What is needed
Copy out the entries below, substituting "saxophone part" for each "brass instrument part". Keep everything else unchanged.

Excerpts of spatial question data
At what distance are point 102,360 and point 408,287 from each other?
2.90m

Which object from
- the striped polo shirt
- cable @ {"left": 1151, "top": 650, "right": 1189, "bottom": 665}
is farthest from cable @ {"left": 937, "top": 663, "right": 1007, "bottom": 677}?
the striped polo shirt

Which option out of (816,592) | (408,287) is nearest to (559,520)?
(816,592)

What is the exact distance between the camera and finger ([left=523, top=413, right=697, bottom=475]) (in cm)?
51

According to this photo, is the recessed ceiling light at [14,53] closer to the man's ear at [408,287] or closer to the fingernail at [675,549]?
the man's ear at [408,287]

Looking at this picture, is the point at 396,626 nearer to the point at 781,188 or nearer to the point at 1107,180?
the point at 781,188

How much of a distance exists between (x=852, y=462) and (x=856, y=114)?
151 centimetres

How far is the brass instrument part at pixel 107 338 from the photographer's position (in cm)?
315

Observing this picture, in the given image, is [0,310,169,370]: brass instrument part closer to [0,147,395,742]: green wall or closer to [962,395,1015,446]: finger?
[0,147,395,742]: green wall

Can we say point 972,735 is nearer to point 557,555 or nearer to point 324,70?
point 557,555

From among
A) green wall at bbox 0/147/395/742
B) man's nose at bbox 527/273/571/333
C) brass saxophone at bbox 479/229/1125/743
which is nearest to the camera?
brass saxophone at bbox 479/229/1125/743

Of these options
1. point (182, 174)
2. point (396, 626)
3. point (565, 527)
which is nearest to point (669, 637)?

Right answer
At what distance are point 102,360 and point 408,287 from each other?
2.90m

Which object from
- the striped polo shirt
- cable @ {"left": 1151, "top": 650, "right": 1189, "bottom": 665}
is farthest from cable @ {"left": 937, "top": 663, "right": 1007, "bottom": 677}?
the striped polo shirt

Which option out of (816,592) | (408,287) is nearest to (559,520)?
(816,592)

What is the exact distance between the camera and finger ([left=523, top=413, right=697, bottom=475]) (in cm)?
51

According to this photo, is the recessed ceiling light at [14,53] closer to the man's ear at [408,287] or closer to the fingernail at [675,549]?
the man's ear at [408,287]

Looking at this picture, is the point at 396,626 nearer to the point at 781,188 or nearer to the point at 1107,180?
the point at 781,188

How much of a distance exists between (x=852, y=462) and (x=856, y=114)?
151 centimetres

How far is the saxophone part at pixel 107 338 from the photographer's position (in cm)?
315

Observing this picture, in the given image, is [0,310,169,370]: saxophone part closer to [0,147,395,742]: green wall or closer to [962,395,1015,446]: finger?
[0,147,395,742]: green wall

Can we say point 972,735 is nearer to point 557,555 or nearer to point 324,70?
point 557,555

From among
A) green wall at bbox 0/147/395/742
B) man's nose at bbox 527/273/571/333
C) brass saxophone at bbox 479/229/1125/743
which is nearest to the camera?
brass saxophone at bbox 479/229/1125/743

Of these options
1. point (182, 174)
2. point (396, 626)
3. point (565, 527)
which is nearest to point (669, 637)?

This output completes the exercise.